> DATA EXTRACT

▼

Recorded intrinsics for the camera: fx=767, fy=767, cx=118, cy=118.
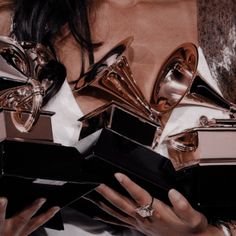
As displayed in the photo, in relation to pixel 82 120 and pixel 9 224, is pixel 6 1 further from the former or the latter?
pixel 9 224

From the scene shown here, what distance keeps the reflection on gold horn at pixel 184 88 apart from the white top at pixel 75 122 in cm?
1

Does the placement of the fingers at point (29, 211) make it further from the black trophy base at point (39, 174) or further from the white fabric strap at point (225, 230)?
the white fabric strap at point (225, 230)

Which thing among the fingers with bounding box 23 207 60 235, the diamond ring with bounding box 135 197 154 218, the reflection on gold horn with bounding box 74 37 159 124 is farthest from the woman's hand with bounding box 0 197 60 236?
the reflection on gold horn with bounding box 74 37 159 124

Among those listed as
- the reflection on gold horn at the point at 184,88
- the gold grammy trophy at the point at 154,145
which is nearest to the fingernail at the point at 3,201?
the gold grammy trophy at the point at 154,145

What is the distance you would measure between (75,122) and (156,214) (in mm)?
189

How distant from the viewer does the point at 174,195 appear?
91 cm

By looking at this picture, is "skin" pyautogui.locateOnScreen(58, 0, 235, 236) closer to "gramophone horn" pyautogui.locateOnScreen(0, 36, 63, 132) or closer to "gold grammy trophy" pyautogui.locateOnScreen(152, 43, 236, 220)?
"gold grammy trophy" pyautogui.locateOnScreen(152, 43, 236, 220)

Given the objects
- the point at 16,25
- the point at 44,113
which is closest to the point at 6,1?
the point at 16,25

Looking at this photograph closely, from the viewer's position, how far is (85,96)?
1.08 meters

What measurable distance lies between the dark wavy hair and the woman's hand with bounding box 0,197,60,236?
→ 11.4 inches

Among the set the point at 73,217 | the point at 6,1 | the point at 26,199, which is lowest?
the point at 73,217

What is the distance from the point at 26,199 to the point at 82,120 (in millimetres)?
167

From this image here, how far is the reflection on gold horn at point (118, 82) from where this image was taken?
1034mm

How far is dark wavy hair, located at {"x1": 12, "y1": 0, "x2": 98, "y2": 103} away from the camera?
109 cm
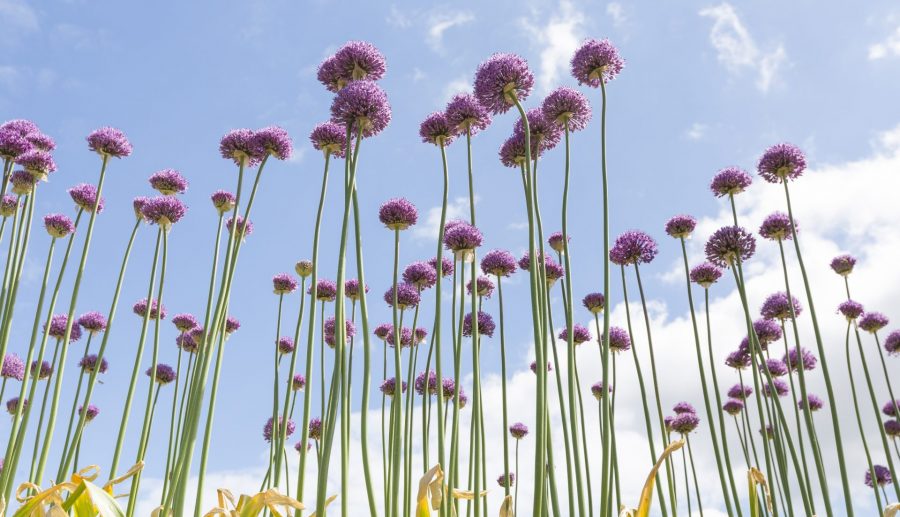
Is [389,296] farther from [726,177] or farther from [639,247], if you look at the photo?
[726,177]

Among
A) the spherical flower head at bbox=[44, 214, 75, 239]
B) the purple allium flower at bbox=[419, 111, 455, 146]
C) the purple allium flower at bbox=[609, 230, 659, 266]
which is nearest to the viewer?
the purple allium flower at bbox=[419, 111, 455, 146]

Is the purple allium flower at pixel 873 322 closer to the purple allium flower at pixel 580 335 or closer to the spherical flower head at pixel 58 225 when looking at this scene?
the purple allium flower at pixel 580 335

▲
▼

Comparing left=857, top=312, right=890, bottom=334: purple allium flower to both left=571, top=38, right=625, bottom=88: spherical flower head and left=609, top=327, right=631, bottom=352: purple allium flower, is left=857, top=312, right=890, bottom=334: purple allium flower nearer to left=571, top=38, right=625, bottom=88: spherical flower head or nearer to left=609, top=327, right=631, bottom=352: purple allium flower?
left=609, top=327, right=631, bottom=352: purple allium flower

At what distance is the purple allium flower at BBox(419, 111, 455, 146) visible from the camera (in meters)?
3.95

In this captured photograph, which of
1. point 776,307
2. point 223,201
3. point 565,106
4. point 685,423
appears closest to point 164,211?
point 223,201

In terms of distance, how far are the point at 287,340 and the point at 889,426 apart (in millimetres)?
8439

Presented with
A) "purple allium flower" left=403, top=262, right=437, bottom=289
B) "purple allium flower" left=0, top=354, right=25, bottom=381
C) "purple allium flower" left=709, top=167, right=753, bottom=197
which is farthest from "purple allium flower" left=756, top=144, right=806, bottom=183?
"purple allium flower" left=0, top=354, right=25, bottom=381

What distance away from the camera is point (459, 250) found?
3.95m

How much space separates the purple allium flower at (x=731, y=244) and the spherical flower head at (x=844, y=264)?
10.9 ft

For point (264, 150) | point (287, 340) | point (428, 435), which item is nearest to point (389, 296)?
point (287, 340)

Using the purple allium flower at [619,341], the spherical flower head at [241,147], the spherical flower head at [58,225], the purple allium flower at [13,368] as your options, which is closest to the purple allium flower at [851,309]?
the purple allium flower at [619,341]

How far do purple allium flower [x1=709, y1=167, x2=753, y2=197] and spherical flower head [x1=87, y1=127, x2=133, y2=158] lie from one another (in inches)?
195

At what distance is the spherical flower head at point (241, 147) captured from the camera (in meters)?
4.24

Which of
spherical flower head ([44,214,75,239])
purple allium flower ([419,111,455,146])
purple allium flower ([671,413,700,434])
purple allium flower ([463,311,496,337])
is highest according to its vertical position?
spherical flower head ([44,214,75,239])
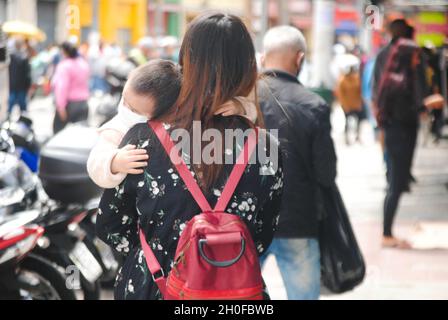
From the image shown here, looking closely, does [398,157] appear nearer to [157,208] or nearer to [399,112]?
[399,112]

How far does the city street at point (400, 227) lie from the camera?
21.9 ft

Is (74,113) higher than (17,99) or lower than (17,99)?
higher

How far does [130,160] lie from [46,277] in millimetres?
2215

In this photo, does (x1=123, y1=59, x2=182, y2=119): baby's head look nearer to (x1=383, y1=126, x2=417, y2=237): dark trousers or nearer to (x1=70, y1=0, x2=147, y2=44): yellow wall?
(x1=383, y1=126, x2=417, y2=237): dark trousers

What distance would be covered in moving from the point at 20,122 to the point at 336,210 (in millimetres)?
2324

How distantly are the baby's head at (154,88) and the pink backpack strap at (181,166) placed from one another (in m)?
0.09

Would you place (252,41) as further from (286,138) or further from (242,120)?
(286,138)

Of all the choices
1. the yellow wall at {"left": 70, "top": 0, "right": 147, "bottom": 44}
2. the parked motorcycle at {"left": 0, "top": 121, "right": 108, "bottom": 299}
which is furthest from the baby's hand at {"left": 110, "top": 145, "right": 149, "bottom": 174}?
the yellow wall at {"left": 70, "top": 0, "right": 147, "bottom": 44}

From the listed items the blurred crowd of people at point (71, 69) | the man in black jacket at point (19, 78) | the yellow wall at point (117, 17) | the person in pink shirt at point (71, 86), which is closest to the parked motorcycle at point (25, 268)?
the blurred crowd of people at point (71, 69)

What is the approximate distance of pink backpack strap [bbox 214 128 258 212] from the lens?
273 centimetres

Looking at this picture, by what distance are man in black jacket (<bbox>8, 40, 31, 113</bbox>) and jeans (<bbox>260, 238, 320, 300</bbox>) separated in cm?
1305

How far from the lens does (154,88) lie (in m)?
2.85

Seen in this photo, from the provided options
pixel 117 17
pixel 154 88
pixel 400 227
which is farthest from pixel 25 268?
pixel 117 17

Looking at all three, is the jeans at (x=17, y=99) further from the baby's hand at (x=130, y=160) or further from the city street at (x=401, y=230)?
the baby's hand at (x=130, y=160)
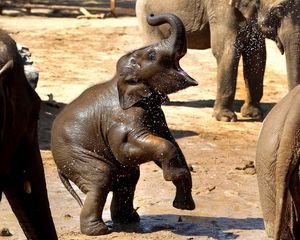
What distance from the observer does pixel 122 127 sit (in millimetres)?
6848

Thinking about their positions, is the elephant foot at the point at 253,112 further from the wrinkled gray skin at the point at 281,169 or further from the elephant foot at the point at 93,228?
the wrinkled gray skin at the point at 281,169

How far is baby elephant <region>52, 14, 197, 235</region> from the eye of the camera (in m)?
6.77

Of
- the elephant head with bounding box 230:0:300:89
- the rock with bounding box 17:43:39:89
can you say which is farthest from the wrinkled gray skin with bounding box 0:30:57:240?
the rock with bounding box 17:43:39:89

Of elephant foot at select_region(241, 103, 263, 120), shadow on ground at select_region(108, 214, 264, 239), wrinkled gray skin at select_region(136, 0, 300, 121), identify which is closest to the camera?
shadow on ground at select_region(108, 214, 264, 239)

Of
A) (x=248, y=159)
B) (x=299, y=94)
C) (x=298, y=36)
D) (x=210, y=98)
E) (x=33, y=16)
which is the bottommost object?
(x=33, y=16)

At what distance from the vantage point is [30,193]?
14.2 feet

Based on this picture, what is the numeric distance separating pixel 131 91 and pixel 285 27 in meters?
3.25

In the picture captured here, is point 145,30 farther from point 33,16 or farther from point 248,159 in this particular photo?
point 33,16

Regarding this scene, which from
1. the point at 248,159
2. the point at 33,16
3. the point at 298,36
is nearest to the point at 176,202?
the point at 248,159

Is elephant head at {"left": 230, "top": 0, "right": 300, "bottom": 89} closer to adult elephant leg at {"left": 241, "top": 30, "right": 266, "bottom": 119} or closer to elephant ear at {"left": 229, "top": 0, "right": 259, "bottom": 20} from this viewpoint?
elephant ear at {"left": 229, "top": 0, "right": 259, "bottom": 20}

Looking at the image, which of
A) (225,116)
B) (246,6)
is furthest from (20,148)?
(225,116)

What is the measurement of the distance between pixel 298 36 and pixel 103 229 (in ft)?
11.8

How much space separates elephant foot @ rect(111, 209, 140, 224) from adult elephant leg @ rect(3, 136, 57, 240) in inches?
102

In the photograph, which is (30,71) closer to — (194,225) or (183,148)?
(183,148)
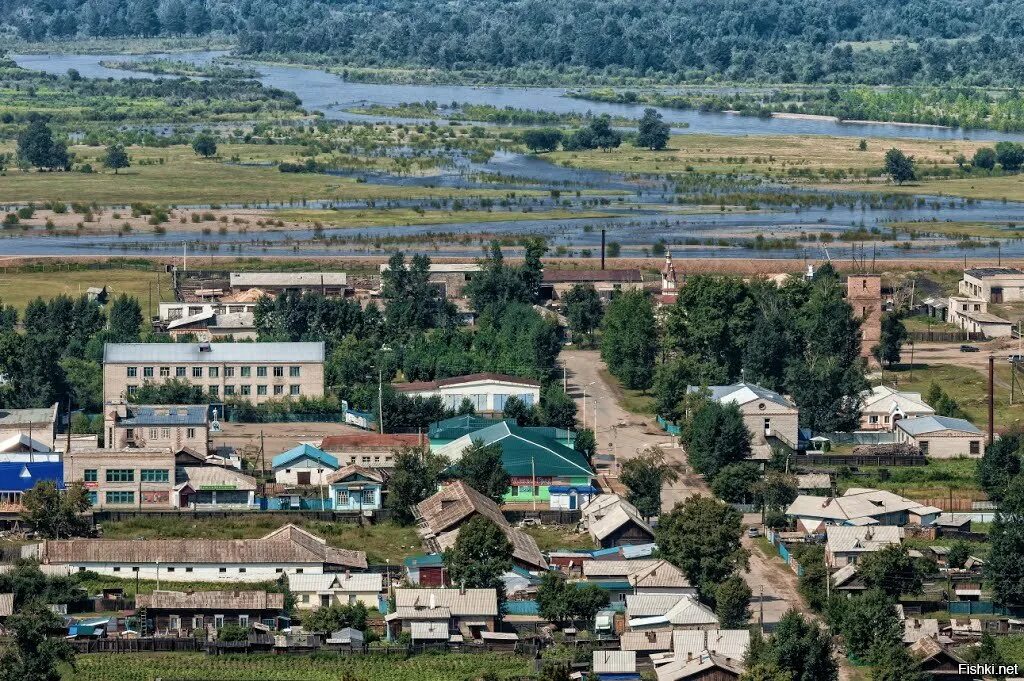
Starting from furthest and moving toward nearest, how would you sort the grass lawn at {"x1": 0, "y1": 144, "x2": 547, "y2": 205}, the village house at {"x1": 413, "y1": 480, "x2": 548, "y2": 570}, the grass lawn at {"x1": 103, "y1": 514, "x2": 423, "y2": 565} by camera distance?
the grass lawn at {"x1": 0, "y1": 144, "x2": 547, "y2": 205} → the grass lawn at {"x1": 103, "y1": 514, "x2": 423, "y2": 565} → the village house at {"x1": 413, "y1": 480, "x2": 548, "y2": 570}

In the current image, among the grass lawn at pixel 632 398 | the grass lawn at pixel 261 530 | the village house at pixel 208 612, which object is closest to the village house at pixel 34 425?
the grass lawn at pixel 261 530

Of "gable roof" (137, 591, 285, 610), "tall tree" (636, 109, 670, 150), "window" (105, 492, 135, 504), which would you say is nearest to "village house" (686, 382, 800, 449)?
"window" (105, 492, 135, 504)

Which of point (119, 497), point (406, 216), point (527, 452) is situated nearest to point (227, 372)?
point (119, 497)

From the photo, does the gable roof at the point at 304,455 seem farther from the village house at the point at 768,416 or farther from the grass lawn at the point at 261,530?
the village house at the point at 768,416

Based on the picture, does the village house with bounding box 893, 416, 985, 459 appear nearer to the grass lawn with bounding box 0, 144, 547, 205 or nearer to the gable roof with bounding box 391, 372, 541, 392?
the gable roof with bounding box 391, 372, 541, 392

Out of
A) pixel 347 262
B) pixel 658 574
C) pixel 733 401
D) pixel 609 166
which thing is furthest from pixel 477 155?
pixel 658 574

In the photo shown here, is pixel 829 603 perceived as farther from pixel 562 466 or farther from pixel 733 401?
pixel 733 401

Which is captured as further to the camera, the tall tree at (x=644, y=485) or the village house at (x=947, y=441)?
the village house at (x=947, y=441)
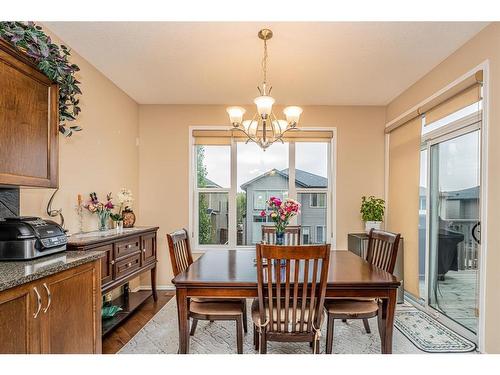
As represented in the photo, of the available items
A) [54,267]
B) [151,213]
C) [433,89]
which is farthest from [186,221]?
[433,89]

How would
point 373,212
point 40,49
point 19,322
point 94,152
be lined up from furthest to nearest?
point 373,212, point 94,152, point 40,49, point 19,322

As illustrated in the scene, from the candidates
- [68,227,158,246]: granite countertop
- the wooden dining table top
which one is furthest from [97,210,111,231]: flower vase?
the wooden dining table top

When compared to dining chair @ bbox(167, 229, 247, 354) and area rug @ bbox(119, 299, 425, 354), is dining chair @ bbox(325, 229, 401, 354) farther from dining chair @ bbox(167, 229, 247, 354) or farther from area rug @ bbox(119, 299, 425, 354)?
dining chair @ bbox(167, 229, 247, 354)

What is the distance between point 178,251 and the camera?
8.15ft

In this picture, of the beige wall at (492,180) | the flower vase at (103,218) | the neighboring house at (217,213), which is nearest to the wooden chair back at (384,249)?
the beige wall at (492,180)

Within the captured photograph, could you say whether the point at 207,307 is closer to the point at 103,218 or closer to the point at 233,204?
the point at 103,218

▲

> TASK TO COMPLETE
State how many lines in the two blocks above contain the string "locateOnScreen". Reply with the number only.

> TASK OUTPUT
2